EXERCISE AIM: The required output holds only the lines from the one containing "A Treatise On" through the end of the material below, copied exactly, please, with no pictures.

** Opening INFORMATION SHOWN block **

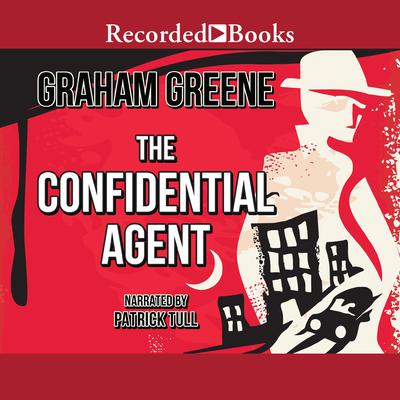 The Confidential Agent Audiobook, by Graham Greene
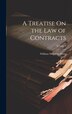 A Treatise On the Law of Contracts; Volume 2 by William Wetmore Story, Hardcover | Indigo Chapters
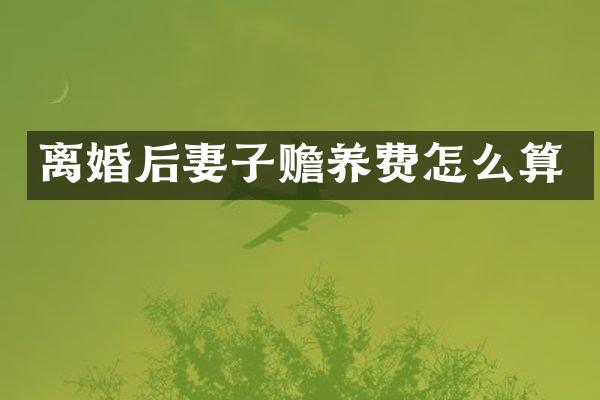 离婚后妻子赡养费怎么算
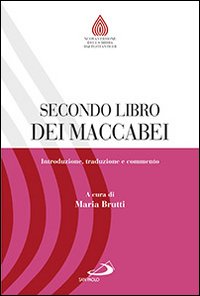 Secondo libro dei Maccabei. Introduzione, traduzione e commento
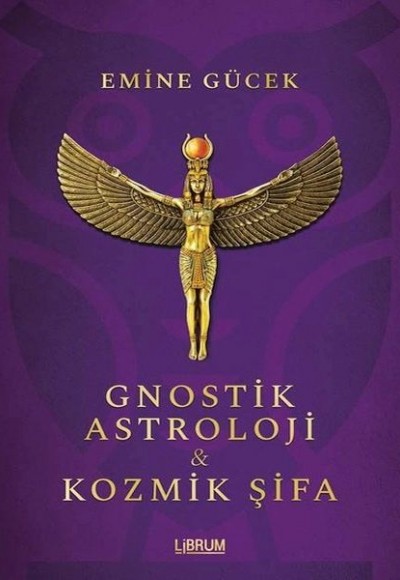 Gnostik Astroloji ve Kozmik Şifa Gnostik Astroloji ve Kozmik Şifa
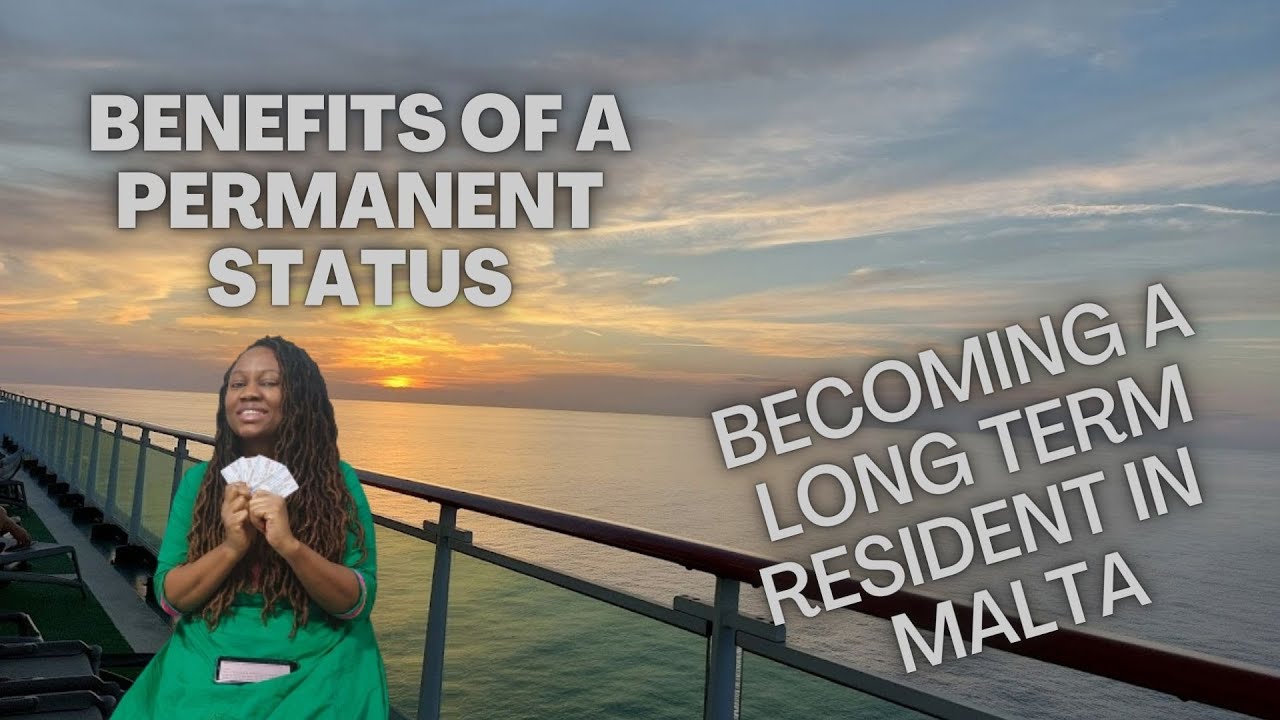 Long Term Residency in Malta Benefits of having a permanent status as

** Closing INFORMATION SHOWN block **

RESPONSE:
 A Treatise On the Law of Contracts; Volume 2 by William Wetmore Story, Hardcover | Indigo Chapters
 离婚后妻子赡养费怎么算
 Secondo libro dei Maccabei. Introduzione, traduzione e commento
 Gnostik Astroloji ve Kozmik Şifa Gnostik Astroloji ve Kozmik Şifa
 Long Term Residency in Malta Benefits of having a permanent status as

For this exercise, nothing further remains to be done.